After having put aside the correctly filled boxes the girls need to find a matching from the balls in the buckets to empty boxes that are labeled with such a ball's color.

Graph theoretic formulation:
every ball in a bucket corresponds to a vertex of partition $A$ and every empty box corresponds to a vertex of partition $B$; the edges in that bipartite graph connect the vertices of $A$ that corresponds to a ball of color $c$ to every vertex in $B$ that corresponds to an empty box that is also labeled $c$.

if a perfect matching exists, then its edges define the pairing for exchanging pairs of misplaced balls that renders each girl with balls of all $n$ colors.


Addendum:

I had assumed that only pairwise interchanges are the admissible operations; then the proposed algorithm works. If however also cyclic exchanges are allowed, then the proposed solution must be modified as follows:

Assume that all balls are in boxes and each girls has put as many balls as possible in a box that is labeled with a ball's color and then puts aside the balls and boxes where the ball's color matches the boxes label.
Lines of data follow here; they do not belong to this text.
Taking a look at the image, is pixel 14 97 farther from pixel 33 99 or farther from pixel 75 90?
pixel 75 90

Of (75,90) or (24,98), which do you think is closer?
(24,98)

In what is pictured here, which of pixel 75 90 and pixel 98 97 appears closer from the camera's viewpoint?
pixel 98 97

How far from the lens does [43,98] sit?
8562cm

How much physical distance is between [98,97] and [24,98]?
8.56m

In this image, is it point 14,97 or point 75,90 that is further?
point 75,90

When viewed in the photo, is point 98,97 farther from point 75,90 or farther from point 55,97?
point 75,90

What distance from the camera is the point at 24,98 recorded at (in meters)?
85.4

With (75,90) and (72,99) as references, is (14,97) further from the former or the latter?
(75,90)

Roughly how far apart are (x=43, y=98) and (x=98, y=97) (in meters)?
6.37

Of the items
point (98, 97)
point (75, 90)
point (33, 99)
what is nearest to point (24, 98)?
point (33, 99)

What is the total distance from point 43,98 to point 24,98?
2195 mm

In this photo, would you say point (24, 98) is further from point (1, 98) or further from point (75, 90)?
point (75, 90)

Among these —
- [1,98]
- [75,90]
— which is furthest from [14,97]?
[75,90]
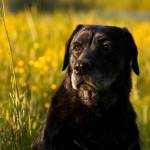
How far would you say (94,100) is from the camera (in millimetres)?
5020

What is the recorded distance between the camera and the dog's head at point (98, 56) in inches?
187

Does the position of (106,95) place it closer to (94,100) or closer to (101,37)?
(94,100)

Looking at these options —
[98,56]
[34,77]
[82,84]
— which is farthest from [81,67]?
[34,77]

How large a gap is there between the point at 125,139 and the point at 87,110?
426 millimetres

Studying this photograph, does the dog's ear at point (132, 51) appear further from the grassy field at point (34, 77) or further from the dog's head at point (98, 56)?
the grassy field at point (34, 77)

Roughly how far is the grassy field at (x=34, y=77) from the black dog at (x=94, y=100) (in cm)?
29

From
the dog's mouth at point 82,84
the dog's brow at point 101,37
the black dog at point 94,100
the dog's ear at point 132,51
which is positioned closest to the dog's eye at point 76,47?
the black dog at point 94,100

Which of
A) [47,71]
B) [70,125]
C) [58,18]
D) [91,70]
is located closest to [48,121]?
[70,125]

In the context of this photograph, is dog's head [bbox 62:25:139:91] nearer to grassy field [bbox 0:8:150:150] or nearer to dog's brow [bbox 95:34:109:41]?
dog's brow [bbox 95:34:109:41]

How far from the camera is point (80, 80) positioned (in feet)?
15.6

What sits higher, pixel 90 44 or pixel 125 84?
pixel 90 44

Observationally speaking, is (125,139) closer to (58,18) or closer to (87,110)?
(87,110)

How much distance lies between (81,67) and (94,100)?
0.48 m

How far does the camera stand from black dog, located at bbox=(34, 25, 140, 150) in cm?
480
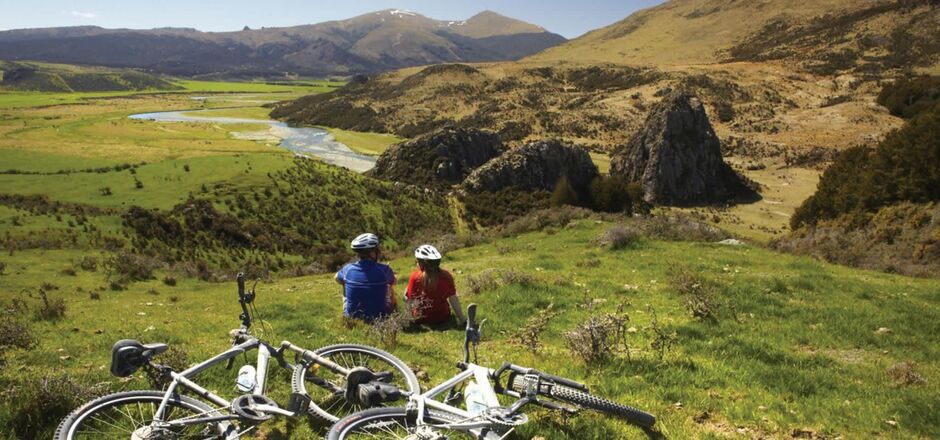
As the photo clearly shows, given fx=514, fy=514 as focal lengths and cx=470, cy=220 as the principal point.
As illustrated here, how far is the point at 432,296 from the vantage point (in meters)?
12.3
That leaves every girl with a maximal set of boxes whose labels do not match the color of the contained ball. Now we built a directed graph that is induced by arcs from all balls of color $c$ to all boxes with label $c$.

The solution, provided existence, corresponds then to a collection of vertex disjoint directed cycles that covers all vertices, which in turn correspond to the labeled boxes.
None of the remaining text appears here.